** START OF PROVIDED INFORMATION **

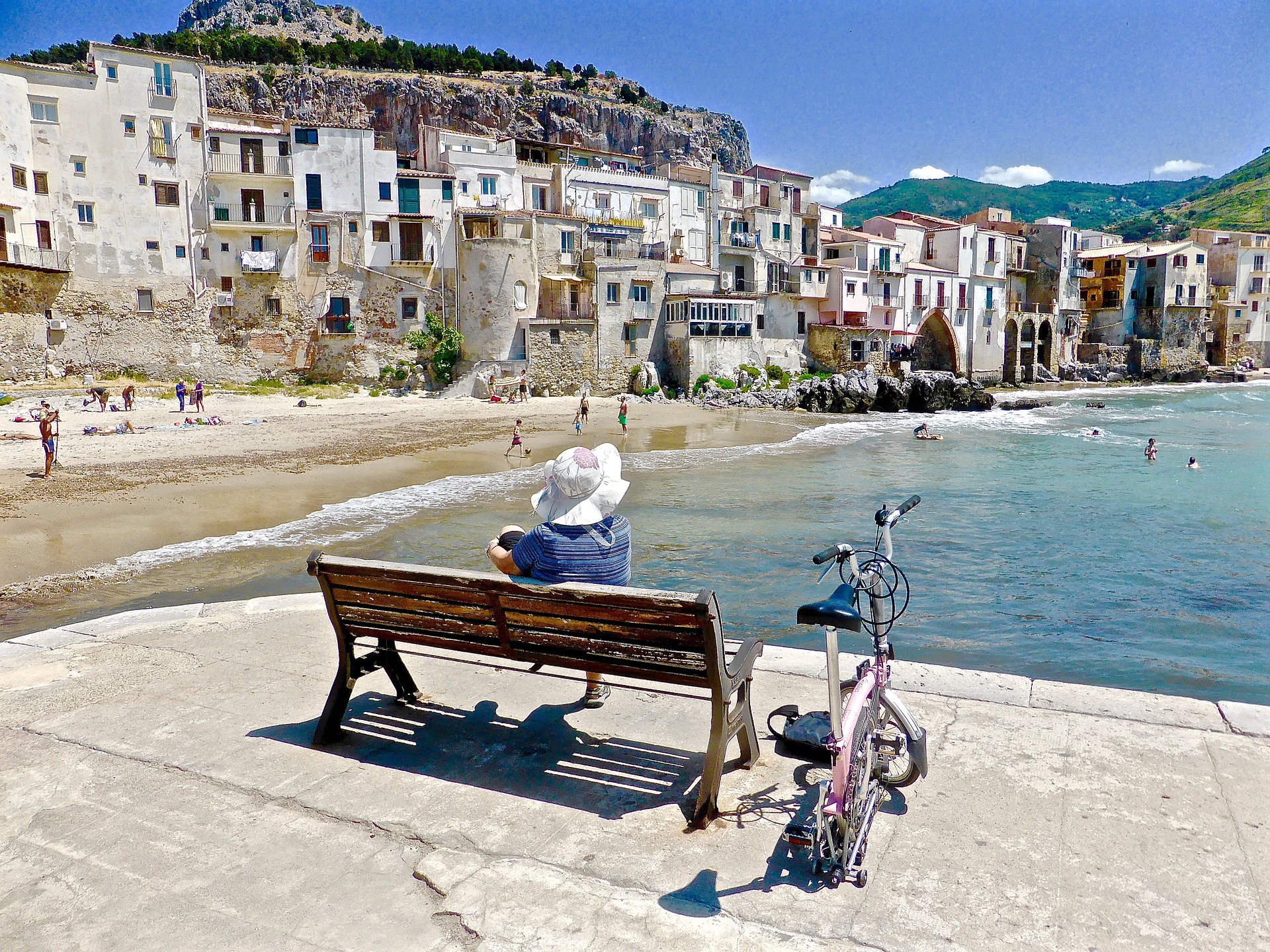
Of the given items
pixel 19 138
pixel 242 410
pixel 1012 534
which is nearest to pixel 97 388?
pixel 242 410

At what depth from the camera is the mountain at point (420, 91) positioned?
90312mm

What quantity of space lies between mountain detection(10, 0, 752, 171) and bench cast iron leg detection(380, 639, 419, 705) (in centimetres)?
7984

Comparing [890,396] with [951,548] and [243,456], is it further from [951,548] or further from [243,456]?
[243,456]

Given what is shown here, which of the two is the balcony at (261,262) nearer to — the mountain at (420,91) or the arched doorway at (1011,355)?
the mountain at (420,91)

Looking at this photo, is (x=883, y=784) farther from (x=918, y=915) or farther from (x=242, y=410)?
(x=242, y=410)

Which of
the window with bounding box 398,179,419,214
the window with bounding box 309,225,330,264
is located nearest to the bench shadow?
the window with bounding box 309,225,330,264

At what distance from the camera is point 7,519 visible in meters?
15.0

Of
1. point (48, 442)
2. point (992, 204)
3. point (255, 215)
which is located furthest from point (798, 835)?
point (992, 204)

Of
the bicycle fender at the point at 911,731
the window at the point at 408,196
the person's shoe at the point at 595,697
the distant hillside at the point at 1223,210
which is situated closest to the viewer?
the bicycle fender at the point at 911,731

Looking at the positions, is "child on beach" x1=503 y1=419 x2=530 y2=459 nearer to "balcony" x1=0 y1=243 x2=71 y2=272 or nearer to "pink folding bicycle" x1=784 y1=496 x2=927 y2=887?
"pink folding bicycle" x1=784 y1=496 x2=927 y2=887

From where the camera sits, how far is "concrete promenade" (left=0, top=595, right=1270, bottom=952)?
2971mm

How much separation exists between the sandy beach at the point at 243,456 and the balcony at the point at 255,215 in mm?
10427

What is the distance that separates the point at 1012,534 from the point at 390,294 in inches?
1518

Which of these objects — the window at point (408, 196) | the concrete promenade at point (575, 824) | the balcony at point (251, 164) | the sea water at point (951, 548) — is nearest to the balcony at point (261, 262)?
the balcony at point (251, 164)
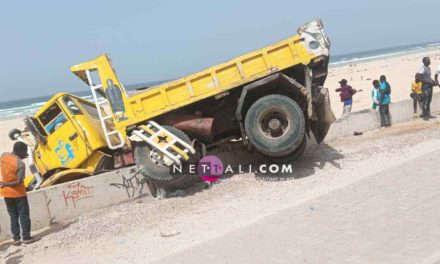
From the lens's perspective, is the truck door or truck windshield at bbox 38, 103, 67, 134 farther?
truck windshield at bbox 38, 103, 67, 134

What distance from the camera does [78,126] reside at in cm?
856

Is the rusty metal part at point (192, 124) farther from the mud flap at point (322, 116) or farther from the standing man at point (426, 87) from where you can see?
the standing man at point (426, 87)

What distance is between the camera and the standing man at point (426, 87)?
1239 cm

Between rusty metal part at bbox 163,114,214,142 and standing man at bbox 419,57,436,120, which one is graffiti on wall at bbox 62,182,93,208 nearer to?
rusty metal part at bbox 163,114,214,142

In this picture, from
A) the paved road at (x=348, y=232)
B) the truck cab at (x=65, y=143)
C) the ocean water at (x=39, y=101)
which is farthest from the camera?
the ocean water at (x=39, y=101)

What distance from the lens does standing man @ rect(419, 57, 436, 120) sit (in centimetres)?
1239

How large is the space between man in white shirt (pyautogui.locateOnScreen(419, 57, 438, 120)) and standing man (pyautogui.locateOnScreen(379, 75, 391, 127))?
99cm

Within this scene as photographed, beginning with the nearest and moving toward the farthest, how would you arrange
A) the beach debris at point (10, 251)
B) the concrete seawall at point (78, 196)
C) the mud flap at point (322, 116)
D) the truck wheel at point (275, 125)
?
the beach debris at point (10, 251)
the concrete seawall at point (78, 196)
the truck wheel at point (275, 125)
the mud flap at point (322, 116)

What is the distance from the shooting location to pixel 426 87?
12.7 metres

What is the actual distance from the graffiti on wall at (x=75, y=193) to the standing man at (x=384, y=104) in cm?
817

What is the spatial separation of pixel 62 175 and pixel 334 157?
5286 millimetres

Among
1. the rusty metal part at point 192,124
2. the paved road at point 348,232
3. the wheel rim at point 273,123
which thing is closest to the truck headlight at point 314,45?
the wheel rim at point 273,123

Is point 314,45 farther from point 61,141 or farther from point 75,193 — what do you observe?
point 61,141

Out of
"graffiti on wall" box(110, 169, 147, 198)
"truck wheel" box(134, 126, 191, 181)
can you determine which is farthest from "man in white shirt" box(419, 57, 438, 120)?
"graffiti on wall" box(110, 169, 147, 198)
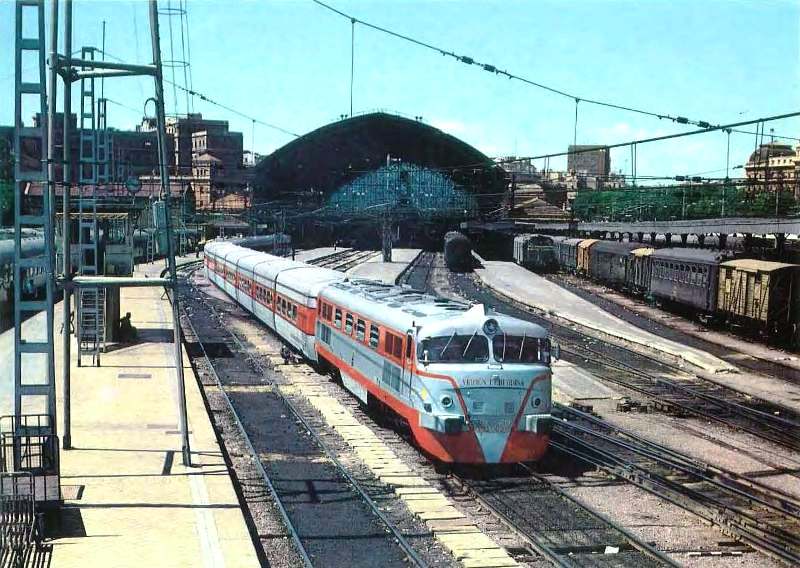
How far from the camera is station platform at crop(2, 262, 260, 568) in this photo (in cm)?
1173

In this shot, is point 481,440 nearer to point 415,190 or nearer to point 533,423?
point 533,423

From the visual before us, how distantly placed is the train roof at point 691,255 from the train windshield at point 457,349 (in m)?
24.2

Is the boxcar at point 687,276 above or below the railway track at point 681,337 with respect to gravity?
above

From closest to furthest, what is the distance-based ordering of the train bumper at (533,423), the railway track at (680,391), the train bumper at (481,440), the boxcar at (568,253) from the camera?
the train bumper at (481,440) < the train bumper at (533,423) < the railway track at (680,391) < the boxcar at (568,253)

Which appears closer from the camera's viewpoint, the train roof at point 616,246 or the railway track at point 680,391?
the railway track at point 680,391

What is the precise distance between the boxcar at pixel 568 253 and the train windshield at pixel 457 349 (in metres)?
50.5

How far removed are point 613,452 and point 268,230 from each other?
84.8 meters

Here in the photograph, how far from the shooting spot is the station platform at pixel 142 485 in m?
11.7

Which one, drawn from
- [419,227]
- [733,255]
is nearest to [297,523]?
[733,255]

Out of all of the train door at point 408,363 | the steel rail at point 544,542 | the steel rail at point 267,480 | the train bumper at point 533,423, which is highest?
the train door at point 408,363

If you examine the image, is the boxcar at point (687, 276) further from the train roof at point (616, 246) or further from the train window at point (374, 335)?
the train window at point (374, 335)

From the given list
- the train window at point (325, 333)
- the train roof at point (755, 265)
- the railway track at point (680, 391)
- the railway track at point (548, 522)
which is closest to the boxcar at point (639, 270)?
the train roof at point (755, 265)

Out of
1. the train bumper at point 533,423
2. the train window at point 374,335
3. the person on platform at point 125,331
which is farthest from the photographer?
the person on platform at point 125,331

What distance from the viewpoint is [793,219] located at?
36.4 metres
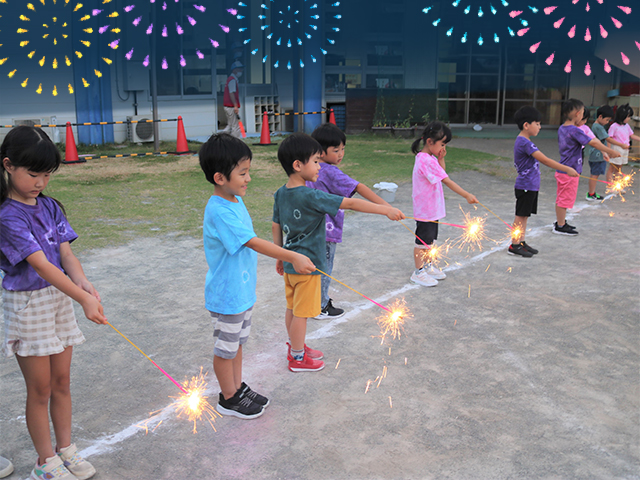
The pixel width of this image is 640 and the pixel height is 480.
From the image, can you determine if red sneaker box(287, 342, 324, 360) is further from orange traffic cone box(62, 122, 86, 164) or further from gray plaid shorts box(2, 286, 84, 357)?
orange traffic cone box(62, 122, 86, 164)

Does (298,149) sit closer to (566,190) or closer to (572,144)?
(566,190)

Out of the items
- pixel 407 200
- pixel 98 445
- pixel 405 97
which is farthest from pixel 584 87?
pixel 98 445

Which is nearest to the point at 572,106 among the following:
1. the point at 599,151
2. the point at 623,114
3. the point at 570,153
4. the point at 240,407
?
the point at 570,153

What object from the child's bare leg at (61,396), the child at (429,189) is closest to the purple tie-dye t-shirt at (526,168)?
the child at (429,189)

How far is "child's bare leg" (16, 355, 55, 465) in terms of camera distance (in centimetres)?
255

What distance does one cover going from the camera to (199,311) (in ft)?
15.3

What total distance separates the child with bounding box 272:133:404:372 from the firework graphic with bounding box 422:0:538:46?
1696 centimetres

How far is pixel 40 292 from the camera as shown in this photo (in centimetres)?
255

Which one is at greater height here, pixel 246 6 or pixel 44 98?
pixel 246 6

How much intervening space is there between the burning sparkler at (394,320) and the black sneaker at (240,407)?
122 centimetres

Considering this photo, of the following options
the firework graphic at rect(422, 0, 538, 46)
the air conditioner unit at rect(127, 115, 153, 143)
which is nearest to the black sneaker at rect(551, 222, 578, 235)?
the air conditioner unit at rect(127, 115, 153, 143)

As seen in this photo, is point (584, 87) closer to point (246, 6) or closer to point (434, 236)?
point (246, 6)

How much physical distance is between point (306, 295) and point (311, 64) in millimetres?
15169

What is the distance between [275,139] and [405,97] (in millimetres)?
4679
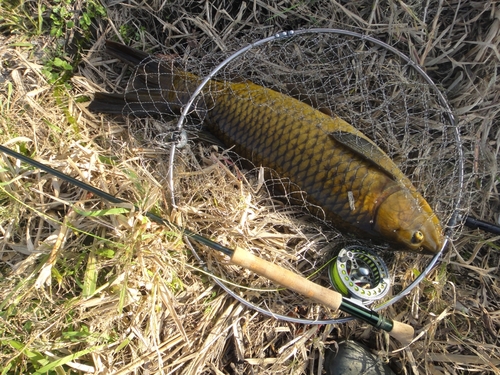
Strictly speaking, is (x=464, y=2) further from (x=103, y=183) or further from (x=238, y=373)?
(x=238, y=373)

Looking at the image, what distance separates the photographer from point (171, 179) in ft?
5.86

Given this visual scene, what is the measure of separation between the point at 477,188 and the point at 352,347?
1119mm

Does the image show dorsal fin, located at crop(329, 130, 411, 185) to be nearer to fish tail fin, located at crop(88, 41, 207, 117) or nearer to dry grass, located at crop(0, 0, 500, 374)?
dry grass, located at crop(0, 0, 500, 374)

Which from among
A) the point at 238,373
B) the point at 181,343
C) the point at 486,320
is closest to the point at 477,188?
the point at 486,320

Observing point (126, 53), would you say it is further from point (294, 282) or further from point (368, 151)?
point (294, 282)

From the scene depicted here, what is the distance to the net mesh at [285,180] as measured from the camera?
195cm

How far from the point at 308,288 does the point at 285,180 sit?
0.55 m

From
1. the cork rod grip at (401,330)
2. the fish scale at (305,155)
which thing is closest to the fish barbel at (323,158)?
the fish scale at (305,155)

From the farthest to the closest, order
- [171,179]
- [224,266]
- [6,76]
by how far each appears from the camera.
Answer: [6,76] < [224,266] < [171,179]

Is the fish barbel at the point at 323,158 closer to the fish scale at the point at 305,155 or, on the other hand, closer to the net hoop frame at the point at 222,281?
the fish scale at the point at 305,155

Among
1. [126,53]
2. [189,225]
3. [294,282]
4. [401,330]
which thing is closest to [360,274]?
[401,330]

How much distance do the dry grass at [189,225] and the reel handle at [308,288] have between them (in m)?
0.27

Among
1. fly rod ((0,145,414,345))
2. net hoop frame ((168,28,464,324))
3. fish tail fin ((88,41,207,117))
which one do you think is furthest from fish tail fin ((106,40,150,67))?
fly rod ((0,145,414,345))

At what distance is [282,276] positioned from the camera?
165 centimetres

** END OF PROVIDED INFORMATION **

◆ REQUIREMENT
Duplicate the lines above, beginning at the line that contains "At what distance is" and stopping after the final line of the set.

◆ RESPONSE
At what distance is [282,276] positioned from the camera?
165 centimetres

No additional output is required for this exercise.